À la tête de l’Afraa, le Malien Abderrahmane Berthé s’efforce de convaincre États et institutions financières de développement d’accorder des facilités aux opérateurs privés comme publics. « Le soutien financier au secteur est essentiel pour sa survie », assure le dirigeant, qui appelle entre autres à l’octroi de subventions, de prêts et de garanties de prêts, à l’émission d’actions, mais aussi au report ou à l’abandon du paiement des dettes, des loyers, des charges et des taxes par les compagnies aériennes.

« Pour l’instant, malgré nos appels à soutenir aussi les compagnies privées, les seuls fonds débloqués à ce jour sont venus de gouvernements et ont été fléchés vers les compagnies nationales », regrette le dirigeant interrogé par Jeune Afrique, qui explique avoir notamment accompagné Asky dans ses démarches auprès de la BAD.

« Nous avons également organisé un webinaire avec Afreximbank et en proposons un autre avec Africa Finance Corporation pour mettre en relation nos membres et ces institutions afin qu’ils étudient ensemble les solutions possibles », ajoute Abderrahmane Berthé, qui espère entendre bientôt des annonces concrètes de la part des institutions financières.

La période n’est pas propice à la conquête de nouveaux marchés

Pourtant, et même s’il ne cache pas être préoccupé par la crise, Nowel Ngala se veut optimiste pour la compagnie qui, du haut de ses dix ans, fait déjà partie des anciennes dans le paysage ouest-africain. « Je suis confiant pour l’avenir d’Asky car nous étions dans le droit chemin. Nous avons réalisé en 2019 la meilleure performance depuis la création de la compagnie et avions commencé 2020 avec deux mois tout aussi prometteurs. C’est d’ailleurs ce qui nous a permis – avec le marché remporté auprès de l’ONU – de résister jusqu’à ce jour sans procéder à des licenciements ni à des baisses de salaires », assure-t-il.

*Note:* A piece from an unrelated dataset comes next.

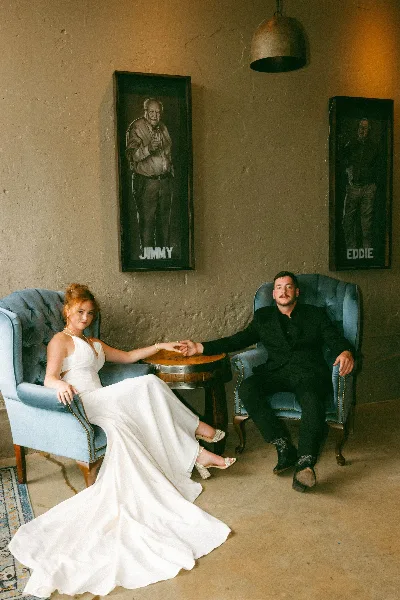 A bride in a white gown and a groom in a black suit sitting in blue armchairs holding hands in a rustic indoor venue.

Pour rappel, la compagnie créée en 2010 avait enregistré ses premiers bénéfices en 2015, « avec un an de retard sur nos projections initiales à cause de la crise d’Ebola », précise son directeur commercial. Puis, après une année 2016 difficile « du fait d’une pénurie de pilotes à l’échelle mondiale, qui nous a placé dans l’impossibilité d’assurer tous les vols que nous avions programmés », la compagnie a renoué avec la rentabilité de 2017 à 2019, progressant chaque année de 3 % à 5 % jusqu’à atteindre un chiffre d’affaires de 95 milliards de francs CFA (145 millions d’euros).

Forte de 475 employés de 32 nationalités différentes, la compagnie, qui assure déjà une liaison avec New York grâce à son partenariat avec Ethiopian Airlines, avait en 2019 le projet de rallier également l’Europe et le Moyen-Orient. « Le projet lui-même n’est pas remis en cause, mais la période n’est pas propice à la conquête de nouveaux marchés. Nous allons d’abord nous consolider sur nos lignes actuelles », commente Nowel Ngala.

Fidèle à Boeing

Asky, qui partageait jusqu’à peu sa flotte entre Boeing et Bombardier, ne compte plus aujourd’hui que des avions américains : elle dispose de cinq Boeing 737-700 et de quatre Boeing 737-800, tous en location et en capacité d’assurer des vols cargo comme des vols passagers. « Avec leurs 60 places, les Bombardier étaient trop petits pour nos fréquences, et nous contraignaient à des tarifs trop élevés », explique le directeur commercial de la compagnie togolaise, Nowel Ngala. « Sans compter que la maintenance [toujours assurée par le partenaire stratégique Ethiopian Airlines] revient moins cher avec des Boeing », précise-t-il. Fidèle à Boeing, Asky n’a cependant jamais eu en sa possession de Boeing 737 Max, le modèle en cause dans le crash du vol Ethiopian Airlines, le 10 mars 2019. « Nous avions à l’époque le projet d’en acheter, il a été ajourné à la suite de cet accident », commente Nowel Ngala, selon lequel la discussion « pourrait être relancée » après les modifications apportées au modèle par le constructeur.